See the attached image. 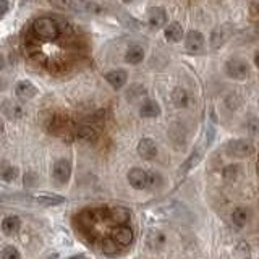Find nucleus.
Returning <instances> with one entry per match:
<instances>
[{"label": "nucleus", "instance_id": "f257e3e1", "mask_svg": "<svg viewBox=\"0 0 259 259\" xmlns=\"http://www.w3.org/2000/svg\"><path fill=\"white\" fill-rule=\"evenodd\" d=\"M128 183L132 185L135 190H148V188H154V186L160 185V175L135 167L128 172Z\"/></svg>", "mask_w": 259, "mask_h": 259}, {"label": "nucleus", "instance_id": "f03ea898", "mask_svg": "<svg viewBox=\"0 0 259 259\" xmlns=\"http://www.w3.org/2000/svg\"><path fill=\"white\" fill-rule=\"evenodd\" d=\"M32 31L40 40H57L62 32V28L57 20L54 18H37L32 24Z\"/></svg>", "mask_w": 259, "mask_h": 259}, {"label": "nucleus", "instance_id": "7ed1b4c3", "mask_svg": "<svg viewBox=\"0 0 259 259\" xmlns=\"http://www.w3.org/2000/svg\"><path fill=\"white\" fill-rule=\"evenodd\" d=\"M225 152L229 154L230 157H248L254 152V146L246 140H232L225 144Z\"/></svg>", "mask_w": 259, "mask_h": 259}, {"label": "nucleus", "instance_id": "20e7f679", "mask_svg": "<svg viewBox=\"0 0 259 259\" xmlns=\"http://www.w3.org/2000/svg\"><path fill=\"white\" fill-rule=\"evenodd\" d=\"M225 73L232 79H246L249 76V65L241 59H230L225 63Z\"/></svg>", "mask_w": 259, "mask_h": 259}, {"label": "nucleus", "instance_id": "39448f33", "mask_svg": "<svg viewBox=\"0 0 259 259\" xmlns=\"http://www.w3.org/2000/svg\"><path fill=\"white\" fill-rule=\"evenodd\" d=\"M185 46H186L188 54L199 55V54L204 52V49H206V39L199 31H190L188 36H186Z\"/></svg>", "mask_w": 259, "mask_h": 259}, {"label": "nucleus", "instance_id": "423d86ee", "mask_svg": "<svg viewBox=\"0 0 259 259\" xmlns=\"http://www.w3.org/2000/svg\"><path fill=\"white\" fill-rule=\"evenodd\" d=\"M110 240L115 241L118 246H128L133 241V230L125 225H115V229L110 233Z\"/></svg>", "mask_w": 259, "mask_h": 259}, {"label": "nucleus", "instance_id": "0eeeda50", "mask_svg": "<svg viewBox=\"0 0 259 259\" xmlns=\"http://www.w3.org/2000/svg\"><path fill=\"white\" fill-rule=\"evenodd\" d=\"M71 177V164L68 159H59L54 164V178L60 185H65Z\"/></svg>", "mask_w": 259, "mask_h": 259}, {"label": "nucleus", "instance_id": "6e6552de", "mask_svg": "<svg viewBox=\"0 0 259 259\" xmlns=\"http://www.w3.org/2000/svg\"><path fill=\"white\" fill-rule=\"evenodd\" d=\"M148 23L152 29H160L167 23V13L162 7H152L148 13Z\"/></svg>", "mask_w": 259, "mask_h": 259}, {"label": "nucleus", "instance_id": "1a4fd4ad", "mask_svg": "<svg viewBox=\"0 0 259 259\" xmlns=\"http://www.w3.org/2000/svg\"><path fill=\"white\" fill-rule=\"evenodd\" d=\"M140 157L146 159V160H151L157 156V146L154 143L151 138H143V140L138 143V148H136Z\"/></svg>", "mask_w": 259, "mask_h": 259}, {"label": "nucleus", "instance_id": "9d476101", "mask_svg": "<svg viewBox=\"0 0 259 259\" xmlns=\"http://www.w3.org/2000/svg\"><path fill=\"white\" fill-rule=\"evenodd\" d=\"M107 215L115 225H125L130 221V217H132V212H130V209H126L123 206H115V207L109 209Z\"/></svg>", "mask_w": 259, "mask_h": 259}, {"label": "nucleus", "instance_id": "9b49d317", "mask_svg": "<svg viewBox=\"0 0 259 259\" xmlns=\"http://www.w3.org/2000/svg\"><path fill=\"white\" fill-rule=\"evenodd\" d=\"M105 81H107L113 89H121L126 84L128 75L123 70H113V71H109L107 75H105Z\"/></svg>", "mask_w": 259, "mask_h": 259}, {"label": "nucleus", "instance_id": "f8f14e48", "mask_svg": "<svg viewBox=\"0 0 259 259\" xmlns=\"http://www.w3.org/2000/svg\"><path fill=\"white\" fill-rule=\"evenodd\" d=\"M15 93L20 99L28 101V99H32V97L37 94V88L32 84L31 81H20L15 88Z\"/></svg>", "mask_w": 259, "mask_h": 259}, {"label": "nucleus", "instance_id": "ddd939ff", "mask_svg": "<svg viewBox=\"0 0 259 259\" xmlns=\"http://www.w3.org/2000/svg\"><path fill=\"white\" fill-rule=\"evenodd\" d=\"M164 36L165 39L168 40V42H172V44H177V42H180L182 37H183V28H182V24L180 23H170L168 26L165 28L164 31Z\"/></svg>", "mask_w": 259, "mask_h": 259}, {"label": "nucleus", "instance_id": "4468645a", "mask_svg": "<svg viewBox=\"0 0 259 259\" xmlns=\"http://www.w3.org/2000/svg\"><path fill=\"white\" fill-rule=\"evenodd\" d=\"M21 229V221L16 215H7L2 221V232L7 237H12Z\"/></svg>", "mask_w": 259, "mask_h": 259}, {"label": "nucleus", "instance_id": "2eb2a0df", "mask_svg": "<svg viewBox=\"0 0 259 259\" xmlns=\"http://www.w3.org/2000/svg\"><path fill=\"white\" fill-rule=\"evenodd\" d=\"M144 59V49L138 44H133L126 49V54H125V60L132 65H138L141 63Z\"/></svg>", "mask_w": 259, "mask_h": 259}, {"label": "nucleus", "instance_id": "dca6fc26", "mask_svg": "<svg viewBox=\"0 0 259 259\" xmlns=\"http://www.w3.org/2000/svg\"><path fill=\"white\" fill-rule=\"evenodd\" d=\"M140 115L144 118H156L160 115V105L156 101H146L140 109Z\"/></svg>", "mask_w": 259, "mask_h": 259}, {"label": "nucleus", "instance_id": "f3484780", "mask_svg": "<svg viewBox=\"0 0 259 259\" xmlns=\"http://www.w3.org/2000/svg\"><path fill=\"white\" fill-rule=\"evenodd\" d=\"M249 221V212H248V209L245 207H237V209H233V212H232V222L233 225L237 227V229H243Z\"/></svg>", "mask_w": 259, "mask_h": 259}, {"label": "nucleus", "instance_id": "a211bd4d", "mask_svg": "<svg viewBox=\"0 0 259 259\" xmlns=\"http://www.w3.org/2000/svg\"><path fill=\"white\" fill-rule=\"evenodd\" d=\"M16 177H18V168L13 167L12 164H8V162H2V164H0V178H2L4 182L7 183L15 182Z\"/></svg>", "mask_w": 259, "mask_h": 259}, {"label": "nucleus", "instance_id": "6ab92c4d", "mask_svg": "<svg viewBox=\"0 0 259 259\" xmlns=\"http://www.w3.org/2000/svg\"><path fill=\"white\" fill-rule=\"evenodd\" d=\"M97 135H99V133H97V130L93 125H81L76 130V136L81 138V140H86V141L96 140Z\"/></svg>", "mask_w": 259, "mask_h": 259}, {"label": "nucleus", "instance_id": "aec40b11", "mask_svg": "<svg viewBox=\"0 0 259 259\" xmlns=\"http://www.w3.org/2000/svg\"><path fill=\"white\" fill-rule=\"evenodd\" d=\"M172 99H174V104L177 105V107H182V109L186 107V105L190 104V96L182 88H177L175 89L174 94H172Z\"/></svg>", "mask_w": 259, "mask_h": 259}, {"label": "nucleus", "instance_id": "412c9836", "mask_svg": "<svg viewBox=\"0 0 259 259\" xmlns=\"http://www.w3.org/2000/svg\"><path fill=\"white\" fill-rule=\"evenodd\" d=\"M227 37H229V32H227L224 28H217L212 32V37H210V44H212L214 49H219L227 40Z\"/></svg>", "mask_w": 259, "mask_h": 259}, {"label": "nucleus", "instance_id": "4be33fe9", "mask_svg": "<svg viewBox=\"0 0 259 259\" xmlns=\"http://www.w3.org/2000/svg\"><path fill=\"white\" fill-rule=\"evenodd\" d=\"M148 241H149V246L151 248L159 249V248H162V246L165 245L167 238H165V235L160 233V232H151L149 237H148Z\"/></svg>", "mask_w": 259, "mask_h": 259}, {"label": "nucleus", "instance_id": "5701e85b", "mask_svg": "<svg viewBox=\"0 0 259 259\" xmlns=\"http://www.w3.org/2000/svg\"><path fill=\"white\" fill-rule=\"evenodd\" d=\"M4 110L7 112V115L10 118H20V117H23V113H24L21 105L15 104V102H5Z\"/></svg>", "mask_w": 259, "mask_h": 259}, {"label": "nucleus", "instance_id": "b1692460", "mask_svg": "<svg viewBox=\"0 0 259 259\" xmlns=\"http://www.w3.org/2000/svg\"><path fill=\"white\" fill-rule=\"evenodd\" d=\"M0 257L2 259H21V254L18 248H15L13 245H8L2 249V253H0Z\"/></svg>", "mask_w": 259, "mask_h": 259}, {"label": "nucleus", "instance_id": "393cba45", "mask_svg": "<svg viewBox=\"0 0 259 259\" xmlns=\"http://www.w3.org/2000/svg\"><path fill=\"white\" fill-rule=\"evenodd\" d=\"M201 160V152L199 151H194L191 156L186 159V162H185V165H183V168H180V172L182 174H185V172H188V170L191 168V167H194L198 164V162Z\"/></svg>", "mask_w": 259, "mask_h": 259}, {"label": "nucleus", "instance_id": "a878e982", "mask_svg": "<svg viewBox=\"0 0 259 259\" xmlns=\"http://www.w3.org/2000/svg\"><path fill=\"white\" fill-rule=\"evenodd\" d=\"M102 249H104V253L105 254H109V256H115L118 253V245L115 241H112V240H104L102 243Z\"/></svg>", "mask_w": 259, "mask_h": 259}, {"label": "nucleus", "instance_id": "bb28decb", "mask_svg": "<svg viewBox=\"0 0 259 259\" xmlns=\"http://www.w3.org/2000/svg\"><path fill=\"white\" fill-rule=\"evenodd\" d=\"M240 175V167L238 165H229L224 170V177L227 180H232V178H237Z\"/></svg>", "mask_w": 259, "mask_h": 259}, {"label": "nucleus", "instance_id": "cd10ccee", "mask_svg": "<svg viewBox=\"0 0 259 259\" xmlns=\"http://www.w3.org/2000/svg\"><path fill=\"white\" fill-rule=\"evenodd\" d=\"M51 2H54L57 7H60V8H71L70 0H51Z\"/></svg>", "mask_w": 259, "mask_h": 259}, {"label": "nucleus", "instance_id": "c85d7f7f", "mask_svg": "<svg viewBox=\"0 0 259 259\" xmlns=\"http://www.w3.org/2000/svg\"><path fill=\"white\" fill-rule=\"evenodd\" d=\"M8 7H10L8 5V0H0V16L8 12Z\"/></svg>", "mask_w": 259, "mask_h": 259}, {"label": "nucleus", "instance_id": "c756f323", "mask_svg": "<svg viewBox=\"0 0 259 259\" xmlns=\"http://www.w3.org/2000/svg\"><path fill=\"white\" fill-rule=\"evenodd\" d=\"M256 123H257V121H256V118H253V120L249 121V132H251V135H256V132H257V128H256Z\"/></svg>", "mask_w": 259, "mask_h": 259}, {"label": "nucleus", "instance_id": "7c9ffc66", "mask_svg": "<svg viewBox=\"0 0 259 259\" xmlns=\"http://www.w3.org/2000/svg\"><path fill=\"white\" fill-rule=\"evenodd\" d=\"M4 67H5V59H4V55L0 54V71L4 70Z\"/></svg>", "mask_w": 259, "mask_h": 259}, {"label": "nucleus", "instance_id": "2f4dec72", "mask_svg": "<svg viewBox=\"0 0 259 259\" xmlns=\"http://www.w3.org/2000/svg\"><path fill=\"white\" fill-rule=\"evenodd\" d=\"M68 259H88L84 254H73L71 257H68Z\"/></svg>", "mask_w": 259, "mask_h": 259}, {"label": "nucleus", "instance_id": "473e14b6", "mask_svg": "<svg viewBox=\"0 0 259 259\" xmlns=\"http://www.w3.org/2000/svg\"><path fill=\"white\" fill-rule=\"evenodd\" d=\"M2 133H4V120L0 118V135H2Z\"/></svg>", "mask_w": 259, "mask_h": 259}, {"label": "nucleus", "instance_id": "72a5a7b5", "mask_svg": "<svg viewBox=\"0 0 259 259\" xmlns=\"http://www.w3.org/2000/svg\"><path fill=\"white\" fill-rule=\"evenodd\" d=\"M123 2H126V4H130V2H132V0H123Z\"/></svg>", "mask_w": 259, "mask_h": 259}]
</instances>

## Work to complete
Extract every line of the items above that contains the string "instances". Case counts, so match it exactly.

## Result of the task
Returning <instances> with one entry per match:
<instances>
</instances>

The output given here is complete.